ALD/ALE 2026 Session PS1-MoM: Plenary Session

A commitment to innovation and creativity is required to meet demands of the new data age. These innovations help fuel the next generation of capabilities in Artificial Intelligence (AI) and enable technologies such as self-driving cars, smart medicine, industrial automation, space exploration etc. which sounded like science fiction not so long ago. The rapid rise of AI is reshaping computer architectures and placing unprecedented demands on memory performance and power efficiency. Memory has emerged as a critical enabler of modern AI systems, transforming memory from a supporting component into a central driver of system innovation.

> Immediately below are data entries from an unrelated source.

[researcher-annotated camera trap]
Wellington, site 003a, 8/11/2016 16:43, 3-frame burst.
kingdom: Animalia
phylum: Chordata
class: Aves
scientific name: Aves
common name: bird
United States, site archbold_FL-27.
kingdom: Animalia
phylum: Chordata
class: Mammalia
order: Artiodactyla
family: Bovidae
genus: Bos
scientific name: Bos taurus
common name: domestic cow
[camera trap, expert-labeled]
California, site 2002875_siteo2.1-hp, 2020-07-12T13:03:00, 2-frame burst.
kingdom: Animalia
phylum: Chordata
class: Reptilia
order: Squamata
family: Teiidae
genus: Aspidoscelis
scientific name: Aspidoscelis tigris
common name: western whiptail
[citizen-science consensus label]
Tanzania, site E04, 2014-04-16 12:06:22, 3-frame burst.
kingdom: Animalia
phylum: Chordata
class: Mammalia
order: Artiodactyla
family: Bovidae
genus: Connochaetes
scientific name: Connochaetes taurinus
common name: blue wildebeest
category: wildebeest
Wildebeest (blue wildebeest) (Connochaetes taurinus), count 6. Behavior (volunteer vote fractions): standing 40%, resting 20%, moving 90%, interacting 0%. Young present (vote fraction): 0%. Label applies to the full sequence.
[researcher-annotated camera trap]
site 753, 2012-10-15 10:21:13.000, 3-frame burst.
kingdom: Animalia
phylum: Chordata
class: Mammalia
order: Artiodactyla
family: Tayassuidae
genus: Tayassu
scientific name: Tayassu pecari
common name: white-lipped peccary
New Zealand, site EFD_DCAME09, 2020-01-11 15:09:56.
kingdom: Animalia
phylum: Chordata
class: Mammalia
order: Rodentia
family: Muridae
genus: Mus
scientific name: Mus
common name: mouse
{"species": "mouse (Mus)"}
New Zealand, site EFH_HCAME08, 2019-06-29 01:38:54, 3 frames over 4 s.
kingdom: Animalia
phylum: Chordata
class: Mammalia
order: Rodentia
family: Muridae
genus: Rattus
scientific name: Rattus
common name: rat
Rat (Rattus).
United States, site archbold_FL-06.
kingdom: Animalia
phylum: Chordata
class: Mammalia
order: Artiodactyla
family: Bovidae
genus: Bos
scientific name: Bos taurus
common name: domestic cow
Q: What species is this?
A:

This plenary talk explores how a legacy of atomic–scale process innovation has laid the foundation for today’s AI memory era. Early adoption of atomic layer deposition (ALD) enabled key breakthroughs in memory scaling, establishing precision engineering as a strategic advantage that continues to scale with rising complexity. As chip complexity has been increasing exponentially, atomic–layer processes have become indispensable, enabling new device structures, tighter tolerances, and manufacturable solutions at extreme dimensions. In addition, there is need for advanced AI modeling tools to help engineers make informed decisions for building process flows faster, with less empirical experimentation. Traditional modeling however, has not kept up with pace and efficiency required for practical solutions and a unified approach across all facets of chip ecosystem and multi-disciplinary collaboration is needed. These solutions will require new breakthroughs in data processing and computational capabilities to enable more efficient and powerful multiscale modeling using advanced AI and physics-based approaches. By combining atomic–scale manufacturing with physics–based modeling and AI–driven insights, the industry is accelerating learning, reducing risk, and enabling faster innovation. Together, these capabilities are defining how memory will power the next era of AI.

Take–home message: In the AI era, competitive advantage will belong to those who master atomic–scale manufacturing and amplify it with AI–driven technology development—turning complexity into speed, scale, and leadership.

Oxide semiconductors have transformed modern display backplanes by enabling high-performance thin-film transistors (TFTs) with low leakage current and low-temperature process compatibility. Yet extending oxide semiconductors from large-area electronics into semiconductor memory/logic introduces a new set of constraints—three-dimensional topography, stringent variability control, interface-limited transport, and integration-driven reliability requirements that are not easily met by conventional deposition schemes. Atomic layer deposition (ALD), with its self-limiting surface reactions, offers a unique pathway to address these challenges through conformal film growth on high-aspect-ratio structures and atomic-level control over thickness, composition, and interfaces.

In this plenary talk, I will present the evolution of my ALD research from display technologies—starting with OLED thin-film encapsulation and extending to oxide TFT channel/dielectric engineering—toward semiconductor channel applications based on ALD-grown oxide semiconductors. The discussion will focus on three practical “atomic-scale levers” that enable this transition. First, composition and stacking-sequence control in multi-cation oxides, using ALD super-cycles to tune carrier transport and uniformity. Second, crystallinity and defect management, where the balance between mobility and stability is engineered by controlling phase evolution and oxygen-related defects across nanometer-scale films. Third, interface and integration engineering—including dielectric/channel and contact interfaces, thermal budget considerations, and hydrogen-related reliability—aimed at compatibility with vertically integrated memory architectures.

Finally, I will outline a forward-looking roadmap in which atomic layer processes—combining ALD with selective interface modification and, where appropriate, atomic layer etching—provide manufacturable routes for oxide semiconductor channels in future 3D systems. By connecting display-validated ALD know-how to semiconductor integration demands, this talk will highlight how ALD oxide semiconductors can emerge as a scalable channel platform for the next era of vertically integrated electronics.